### [Selected passage]
╔══

Just the guitars and the bass lead into a song that reminds me so strongly of a church service that I am landed in my childhood for a moment, where I grew up in the bible belt, and the Baptist services my mother was filming for something too vague for me to remember - grown ups falling in muttering ecstasy to the ground, the women covered with frilly pink satin blankets on their lower half to keep their skirts down. I can't believe that's where their sound took me.

The guitarist's hand is a blur, and draws a sharp contrast to the profound stillness of the rest of his body for the moments of most intense playing, the stillness possibly as a support for the deftness and concentration required to bend time and space in that particular way. I am suddenly thinking about the computer generated noises I heard earlier, as well as the folktale of John Henry, who's prowess as a steel-driver was measured in a race against a machine - I am compelled by the vision of a man made sound that has a heartbeat a computer can't yet produce, but is in no way overshadowed by technology at the same time. Is it math? Feeling? Does he have to hold his breath to be available for these specific movements? Does the movement originate in his wrist? Shoulder? Center of his chest?
The vibrations coming up through his feet from the floorboards? Where does his generator live and what is it connected to?

More so than any band I have ever watched, the intensity of engagement required by each member to produce the power of their individual sounds, it seems incredible to me that they might possibly have the space left over in their awareness to entertain listening to each other at the same time. Like performing Kriya, like in the practice of Kundalini, I feel like a humming vessel waiting for something to arise out of this throbbing listening state. There is a temple quality in the shape their sound makes, we are all baptized in it, by it, in a way other bands may aspire to fill a space with enough noise to feel like this - and I wonder how each band member visualizes the architecture being created by their addition to the structure of the textural landscape. I forgot to breath again, and it feels like some of my unconscious functions are arrested by the sound my body is inundated with, while things like my heartbeat are suddenly dictated by their fast paced tempo.

╚══

### [Data supplied]
╔══

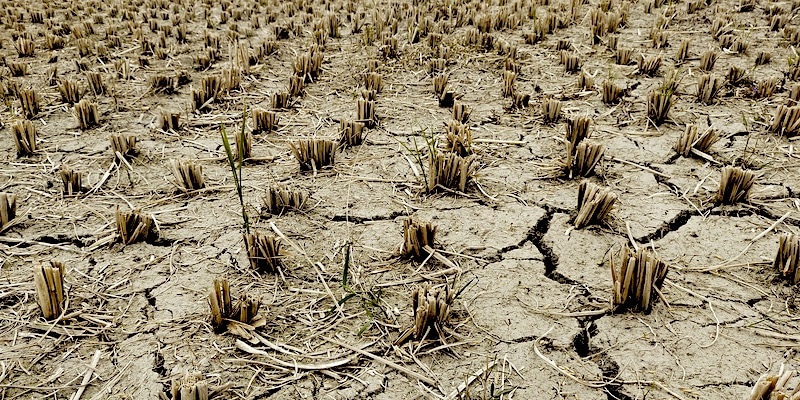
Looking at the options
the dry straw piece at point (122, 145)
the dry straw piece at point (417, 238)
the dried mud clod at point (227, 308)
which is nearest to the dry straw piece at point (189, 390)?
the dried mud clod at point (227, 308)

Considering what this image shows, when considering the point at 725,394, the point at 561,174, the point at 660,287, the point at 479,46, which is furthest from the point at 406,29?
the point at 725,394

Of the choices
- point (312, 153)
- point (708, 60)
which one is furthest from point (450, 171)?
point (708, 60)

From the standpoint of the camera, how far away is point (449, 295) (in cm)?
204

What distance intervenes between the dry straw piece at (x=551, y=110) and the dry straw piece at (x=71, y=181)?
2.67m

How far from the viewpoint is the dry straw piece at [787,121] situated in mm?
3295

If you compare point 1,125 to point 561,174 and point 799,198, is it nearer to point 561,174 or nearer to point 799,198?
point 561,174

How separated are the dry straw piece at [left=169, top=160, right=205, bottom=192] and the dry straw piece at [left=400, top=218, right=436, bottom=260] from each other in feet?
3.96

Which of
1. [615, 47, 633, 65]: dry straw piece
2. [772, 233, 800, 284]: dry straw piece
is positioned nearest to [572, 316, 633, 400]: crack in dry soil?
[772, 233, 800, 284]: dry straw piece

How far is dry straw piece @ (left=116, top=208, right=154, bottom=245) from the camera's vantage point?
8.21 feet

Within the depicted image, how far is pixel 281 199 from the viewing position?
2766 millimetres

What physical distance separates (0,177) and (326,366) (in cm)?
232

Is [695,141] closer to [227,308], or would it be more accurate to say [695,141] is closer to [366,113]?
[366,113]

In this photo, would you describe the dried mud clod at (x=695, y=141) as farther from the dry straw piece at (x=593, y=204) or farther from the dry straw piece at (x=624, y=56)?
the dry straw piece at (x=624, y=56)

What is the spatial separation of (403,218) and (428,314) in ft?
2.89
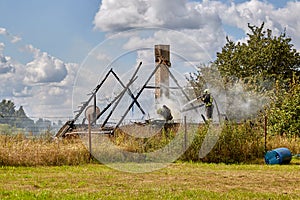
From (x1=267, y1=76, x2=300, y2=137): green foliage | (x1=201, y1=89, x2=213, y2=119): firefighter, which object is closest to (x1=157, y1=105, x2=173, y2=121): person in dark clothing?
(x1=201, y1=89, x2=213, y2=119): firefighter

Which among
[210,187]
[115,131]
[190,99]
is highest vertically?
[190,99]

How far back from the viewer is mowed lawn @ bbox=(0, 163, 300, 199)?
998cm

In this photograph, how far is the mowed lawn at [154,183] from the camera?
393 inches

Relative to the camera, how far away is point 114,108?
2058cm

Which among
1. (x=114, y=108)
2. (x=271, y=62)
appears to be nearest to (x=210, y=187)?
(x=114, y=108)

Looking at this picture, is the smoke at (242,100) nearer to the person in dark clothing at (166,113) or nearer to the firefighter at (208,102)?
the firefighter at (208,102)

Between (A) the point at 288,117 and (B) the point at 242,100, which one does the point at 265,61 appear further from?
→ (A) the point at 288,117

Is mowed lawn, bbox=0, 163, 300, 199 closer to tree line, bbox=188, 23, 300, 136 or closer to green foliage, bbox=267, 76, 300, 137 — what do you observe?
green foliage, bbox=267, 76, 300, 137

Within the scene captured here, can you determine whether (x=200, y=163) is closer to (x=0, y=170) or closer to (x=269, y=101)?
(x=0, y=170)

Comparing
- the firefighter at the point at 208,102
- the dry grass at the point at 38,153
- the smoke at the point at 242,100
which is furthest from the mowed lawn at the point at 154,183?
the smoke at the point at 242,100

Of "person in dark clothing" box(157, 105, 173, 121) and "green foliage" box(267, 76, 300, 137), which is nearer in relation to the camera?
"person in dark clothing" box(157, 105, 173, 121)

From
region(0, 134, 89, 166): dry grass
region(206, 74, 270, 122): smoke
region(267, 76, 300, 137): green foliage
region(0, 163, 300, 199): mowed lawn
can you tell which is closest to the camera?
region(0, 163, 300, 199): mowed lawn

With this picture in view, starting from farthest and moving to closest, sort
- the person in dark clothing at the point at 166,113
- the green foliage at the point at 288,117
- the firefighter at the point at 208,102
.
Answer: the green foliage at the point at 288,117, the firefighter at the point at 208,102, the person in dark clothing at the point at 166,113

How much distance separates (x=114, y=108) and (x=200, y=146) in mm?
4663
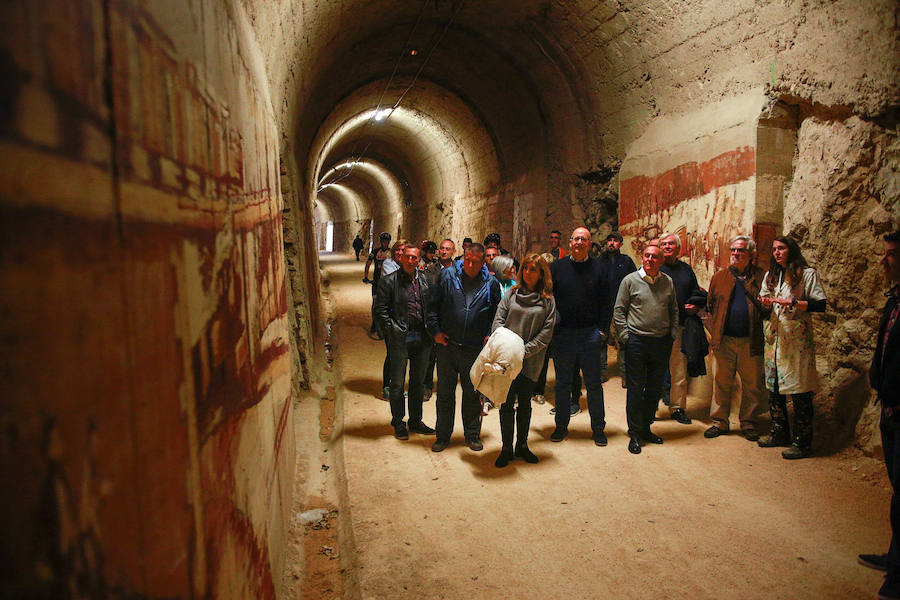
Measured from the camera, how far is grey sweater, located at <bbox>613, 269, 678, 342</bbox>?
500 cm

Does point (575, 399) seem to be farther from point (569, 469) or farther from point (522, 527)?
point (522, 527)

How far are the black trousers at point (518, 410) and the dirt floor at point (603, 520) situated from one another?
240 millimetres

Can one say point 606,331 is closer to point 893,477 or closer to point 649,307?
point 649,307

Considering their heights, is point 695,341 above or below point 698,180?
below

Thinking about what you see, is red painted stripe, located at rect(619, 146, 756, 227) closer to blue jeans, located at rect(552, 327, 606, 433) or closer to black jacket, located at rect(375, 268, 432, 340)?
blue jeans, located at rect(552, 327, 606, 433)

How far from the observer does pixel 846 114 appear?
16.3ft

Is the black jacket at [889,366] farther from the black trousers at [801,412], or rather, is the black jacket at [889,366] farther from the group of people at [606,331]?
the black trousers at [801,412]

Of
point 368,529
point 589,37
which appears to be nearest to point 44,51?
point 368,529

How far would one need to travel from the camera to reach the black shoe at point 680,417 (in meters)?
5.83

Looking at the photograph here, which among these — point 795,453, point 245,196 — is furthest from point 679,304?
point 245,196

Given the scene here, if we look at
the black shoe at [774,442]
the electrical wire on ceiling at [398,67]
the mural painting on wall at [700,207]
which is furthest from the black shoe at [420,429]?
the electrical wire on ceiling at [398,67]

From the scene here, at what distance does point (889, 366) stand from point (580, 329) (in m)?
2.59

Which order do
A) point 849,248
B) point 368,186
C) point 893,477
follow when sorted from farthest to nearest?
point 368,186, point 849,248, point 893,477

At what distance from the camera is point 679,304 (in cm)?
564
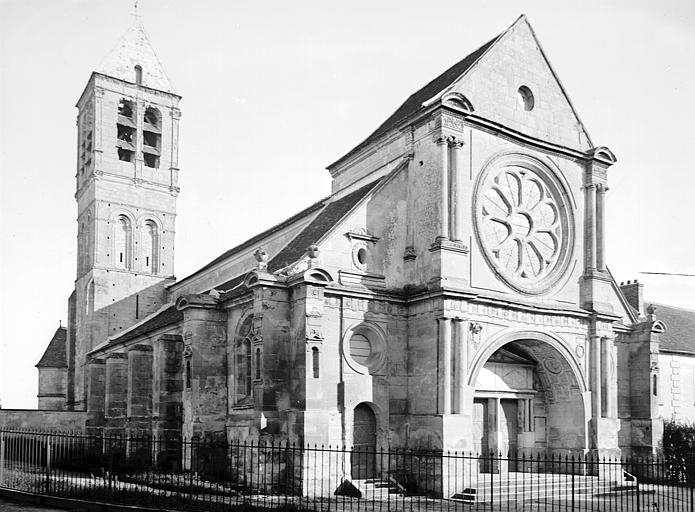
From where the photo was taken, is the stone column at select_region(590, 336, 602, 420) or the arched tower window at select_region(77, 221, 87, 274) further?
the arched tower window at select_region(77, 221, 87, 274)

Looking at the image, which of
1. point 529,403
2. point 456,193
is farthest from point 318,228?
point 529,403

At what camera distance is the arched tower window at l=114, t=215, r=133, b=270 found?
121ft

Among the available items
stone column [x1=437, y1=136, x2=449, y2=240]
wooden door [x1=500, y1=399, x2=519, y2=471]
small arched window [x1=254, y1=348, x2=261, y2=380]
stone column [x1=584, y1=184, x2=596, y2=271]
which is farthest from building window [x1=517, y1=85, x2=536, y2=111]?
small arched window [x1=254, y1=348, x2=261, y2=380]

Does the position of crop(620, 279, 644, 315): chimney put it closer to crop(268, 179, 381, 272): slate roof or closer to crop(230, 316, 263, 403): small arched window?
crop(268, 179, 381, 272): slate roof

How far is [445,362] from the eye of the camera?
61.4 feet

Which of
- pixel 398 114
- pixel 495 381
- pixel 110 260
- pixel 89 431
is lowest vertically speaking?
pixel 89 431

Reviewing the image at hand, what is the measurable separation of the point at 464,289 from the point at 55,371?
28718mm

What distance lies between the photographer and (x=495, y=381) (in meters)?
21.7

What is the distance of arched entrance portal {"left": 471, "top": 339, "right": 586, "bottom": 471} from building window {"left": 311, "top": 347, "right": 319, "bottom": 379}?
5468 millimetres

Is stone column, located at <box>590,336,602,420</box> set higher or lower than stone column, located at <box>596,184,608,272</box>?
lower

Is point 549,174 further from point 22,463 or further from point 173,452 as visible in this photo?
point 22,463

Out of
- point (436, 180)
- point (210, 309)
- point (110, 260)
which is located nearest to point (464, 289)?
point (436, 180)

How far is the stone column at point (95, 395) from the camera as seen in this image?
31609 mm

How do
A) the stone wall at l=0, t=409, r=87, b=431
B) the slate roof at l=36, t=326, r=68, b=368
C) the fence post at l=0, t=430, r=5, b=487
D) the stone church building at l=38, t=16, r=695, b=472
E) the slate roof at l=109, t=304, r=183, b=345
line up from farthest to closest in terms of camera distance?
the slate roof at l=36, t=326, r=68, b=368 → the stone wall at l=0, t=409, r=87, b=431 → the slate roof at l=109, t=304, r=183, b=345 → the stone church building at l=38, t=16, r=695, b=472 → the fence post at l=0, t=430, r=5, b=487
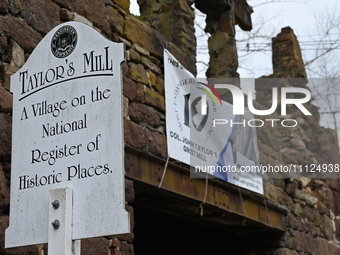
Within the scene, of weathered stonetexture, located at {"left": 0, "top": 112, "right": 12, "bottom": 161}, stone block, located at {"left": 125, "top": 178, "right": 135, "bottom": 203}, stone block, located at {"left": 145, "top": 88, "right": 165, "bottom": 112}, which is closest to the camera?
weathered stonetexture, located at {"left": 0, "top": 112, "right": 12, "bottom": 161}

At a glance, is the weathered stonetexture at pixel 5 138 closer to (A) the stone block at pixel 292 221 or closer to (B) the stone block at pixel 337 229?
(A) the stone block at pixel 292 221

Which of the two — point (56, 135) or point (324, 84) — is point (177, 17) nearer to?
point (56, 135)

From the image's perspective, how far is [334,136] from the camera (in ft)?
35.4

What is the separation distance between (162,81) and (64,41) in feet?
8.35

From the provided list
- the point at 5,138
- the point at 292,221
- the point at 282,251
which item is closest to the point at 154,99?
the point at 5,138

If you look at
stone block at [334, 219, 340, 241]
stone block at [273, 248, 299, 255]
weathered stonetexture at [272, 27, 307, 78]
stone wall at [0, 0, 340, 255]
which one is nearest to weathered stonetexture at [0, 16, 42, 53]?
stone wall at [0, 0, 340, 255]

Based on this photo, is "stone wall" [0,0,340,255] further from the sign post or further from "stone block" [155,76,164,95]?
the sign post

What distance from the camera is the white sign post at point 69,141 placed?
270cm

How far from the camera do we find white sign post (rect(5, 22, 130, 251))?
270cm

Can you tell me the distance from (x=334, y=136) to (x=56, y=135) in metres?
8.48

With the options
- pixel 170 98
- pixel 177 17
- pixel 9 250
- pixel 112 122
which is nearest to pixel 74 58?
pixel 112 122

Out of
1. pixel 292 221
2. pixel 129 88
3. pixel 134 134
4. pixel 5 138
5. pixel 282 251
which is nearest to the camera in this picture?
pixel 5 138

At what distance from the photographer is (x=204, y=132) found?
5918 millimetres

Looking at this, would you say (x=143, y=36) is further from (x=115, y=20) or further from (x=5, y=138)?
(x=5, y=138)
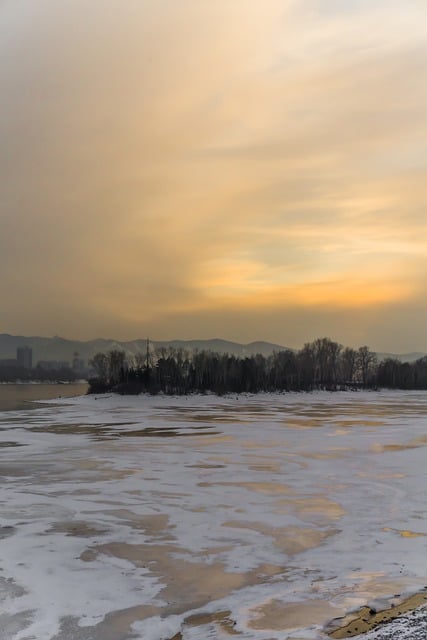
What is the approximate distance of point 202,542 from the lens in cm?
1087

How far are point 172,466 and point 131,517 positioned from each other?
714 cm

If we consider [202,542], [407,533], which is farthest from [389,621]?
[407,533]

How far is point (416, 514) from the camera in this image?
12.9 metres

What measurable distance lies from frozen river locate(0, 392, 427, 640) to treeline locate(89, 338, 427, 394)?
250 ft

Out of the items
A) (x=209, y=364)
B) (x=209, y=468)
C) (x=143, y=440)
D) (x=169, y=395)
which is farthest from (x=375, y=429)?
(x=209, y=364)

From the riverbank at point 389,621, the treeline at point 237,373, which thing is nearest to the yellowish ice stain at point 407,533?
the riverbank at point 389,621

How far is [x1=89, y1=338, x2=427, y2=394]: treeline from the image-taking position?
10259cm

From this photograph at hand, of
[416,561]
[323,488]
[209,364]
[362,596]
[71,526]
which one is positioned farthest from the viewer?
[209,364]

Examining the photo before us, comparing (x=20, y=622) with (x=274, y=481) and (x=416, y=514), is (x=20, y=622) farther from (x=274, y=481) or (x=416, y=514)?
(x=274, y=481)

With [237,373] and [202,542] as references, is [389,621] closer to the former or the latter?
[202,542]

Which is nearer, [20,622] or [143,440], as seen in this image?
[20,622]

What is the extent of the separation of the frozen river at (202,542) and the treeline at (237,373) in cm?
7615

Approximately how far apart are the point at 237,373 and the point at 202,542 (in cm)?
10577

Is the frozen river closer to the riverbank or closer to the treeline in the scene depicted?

╚══

### [Problem]
Retype the concert passage word for word, everything from "Just the guitars" down to "sound took me.". The data stands apart from the concert passage and is unrelated to it.

### [Answer section]
Just the guitars and the bass lead into a song that reminds me so strongly of a church service that I am landed in my childhood for a moment, where I grew up in the bible belt, and the Baptist services my mother was filming for something too vague for me to remember - grown ups falling in muttering ecstasy to the ground, the women covered with frilly pink satin blankets on their lower half to keep their skirts down. I can't believe that's where their sound took me.